O desparecimento destas condições pode destruir uma civilização. Um cataclismo geológico ou profunda mudança climática; uma epidemia impossível de ser combatida, como a que abateu a metade da população do Império Romano sob o reinado dos Antoninos, ou a Peste Negra que pôs fim à Era feudal - (aqui lembro das superbactérias que pouco a pouco estão se firmando); a exaustão das terras ou ruína da agricultura devida à exploração exagerada dos campos pelas cidades, o uso indiscriminado de agrotóxicos que contaminam e tornam imprestáveis rios e terras cultiváveis, resultando em precária dependência da importação de víveres de fora; a escassez de recursos naturais como combustíveis e matérias primas; uma mudança nas rotas comerciais, que deixa uma nação em desvantajosas condições de tráfego; a decadência mental e moral devido ao urbanismo desordenado com a consequente queda da disciplina e a escalada da criminalidade. Podemos considerar também a alteração étnica com uma desordenada permissividade sexual ou uma filosofia pessimista ou quietista; a inferiorização da elite dirigente em virtude da esterilidade e do controle de natalidade pelos mais aptos, a relativa pequenez das famílias que melhor poderiam contribuir para a elevação da raça; uma patológica concentração da riqueza que determine guerra de classes, revoluções e exaustão financeira; eis alguns dos caminhos que levam as civilizações á morte.
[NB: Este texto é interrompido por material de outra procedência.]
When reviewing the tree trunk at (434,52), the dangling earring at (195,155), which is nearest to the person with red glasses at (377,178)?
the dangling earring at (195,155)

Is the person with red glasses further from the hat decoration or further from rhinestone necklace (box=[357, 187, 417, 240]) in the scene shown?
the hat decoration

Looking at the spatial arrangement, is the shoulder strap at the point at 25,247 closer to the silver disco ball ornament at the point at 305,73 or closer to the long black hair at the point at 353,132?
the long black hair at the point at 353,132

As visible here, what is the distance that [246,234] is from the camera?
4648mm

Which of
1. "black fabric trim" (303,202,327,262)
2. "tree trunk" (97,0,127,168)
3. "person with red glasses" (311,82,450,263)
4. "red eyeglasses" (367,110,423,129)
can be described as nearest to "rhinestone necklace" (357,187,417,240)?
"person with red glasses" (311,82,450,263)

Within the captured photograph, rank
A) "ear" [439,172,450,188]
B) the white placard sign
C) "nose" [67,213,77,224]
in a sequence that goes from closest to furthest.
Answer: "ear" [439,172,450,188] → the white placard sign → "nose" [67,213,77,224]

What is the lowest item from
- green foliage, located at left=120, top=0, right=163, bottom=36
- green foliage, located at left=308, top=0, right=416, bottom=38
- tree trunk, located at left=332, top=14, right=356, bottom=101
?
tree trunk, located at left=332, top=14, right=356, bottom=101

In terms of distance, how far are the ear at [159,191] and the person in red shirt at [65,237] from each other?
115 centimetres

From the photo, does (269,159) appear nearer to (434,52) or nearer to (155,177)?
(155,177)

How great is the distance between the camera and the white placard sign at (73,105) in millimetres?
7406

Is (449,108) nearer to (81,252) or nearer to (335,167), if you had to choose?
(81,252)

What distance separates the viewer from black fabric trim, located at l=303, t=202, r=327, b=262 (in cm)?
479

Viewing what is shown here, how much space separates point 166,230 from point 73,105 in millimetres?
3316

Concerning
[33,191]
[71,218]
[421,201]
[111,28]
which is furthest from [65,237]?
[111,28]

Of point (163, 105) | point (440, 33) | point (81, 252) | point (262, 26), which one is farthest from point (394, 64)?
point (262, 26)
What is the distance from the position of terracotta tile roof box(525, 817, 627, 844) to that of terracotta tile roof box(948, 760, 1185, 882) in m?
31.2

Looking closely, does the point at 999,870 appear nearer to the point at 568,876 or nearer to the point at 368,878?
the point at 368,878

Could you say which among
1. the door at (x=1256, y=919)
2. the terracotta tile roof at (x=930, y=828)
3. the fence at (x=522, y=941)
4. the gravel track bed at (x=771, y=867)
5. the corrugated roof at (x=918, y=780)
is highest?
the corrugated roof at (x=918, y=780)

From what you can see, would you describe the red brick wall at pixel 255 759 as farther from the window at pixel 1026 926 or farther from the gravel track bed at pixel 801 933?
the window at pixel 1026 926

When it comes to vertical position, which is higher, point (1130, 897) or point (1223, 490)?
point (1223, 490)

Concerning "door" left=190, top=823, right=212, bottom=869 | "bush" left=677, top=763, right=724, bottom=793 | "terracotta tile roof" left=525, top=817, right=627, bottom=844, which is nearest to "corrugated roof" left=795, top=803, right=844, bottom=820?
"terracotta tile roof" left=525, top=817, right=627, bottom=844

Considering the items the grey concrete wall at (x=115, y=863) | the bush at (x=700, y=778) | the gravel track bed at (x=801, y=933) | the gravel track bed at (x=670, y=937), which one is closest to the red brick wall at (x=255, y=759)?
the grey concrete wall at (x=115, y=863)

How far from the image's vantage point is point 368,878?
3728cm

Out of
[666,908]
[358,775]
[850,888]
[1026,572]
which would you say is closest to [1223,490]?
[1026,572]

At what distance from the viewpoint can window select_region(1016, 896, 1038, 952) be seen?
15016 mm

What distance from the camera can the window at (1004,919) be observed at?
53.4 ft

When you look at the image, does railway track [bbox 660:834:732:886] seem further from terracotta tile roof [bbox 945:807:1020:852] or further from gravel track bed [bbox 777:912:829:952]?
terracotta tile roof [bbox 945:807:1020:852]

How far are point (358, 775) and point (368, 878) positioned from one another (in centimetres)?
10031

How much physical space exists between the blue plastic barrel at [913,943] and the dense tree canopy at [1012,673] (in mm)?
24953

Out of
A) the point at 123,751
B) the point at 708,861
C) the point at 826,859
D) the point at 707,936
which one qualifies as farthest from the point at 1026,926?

Uma civilização não é coisa ingênita e imperecível, mas algo tem de ser de novo adquirido em cada geração, qualquer colapso no seu custeio ou na sua transmissão pode levá-la ao fim. O homem difere dos animais unicamente pela educação, a qual podemos definir como a técnica de transmitir civilização.
As civilizações são gerações de alma racial. Como a família liga as gerações e passam a herança dos velhos para o moços, assim também a escrita, a imprensa, o comércio e os meios de comunicação ligam as civilizações entre si, e preservam para as culturas vindouras todos os valores adquiridos. Antes que a morte sobrevenha, reunamos a nossa herança e oferecemo-la aos nossos filhos.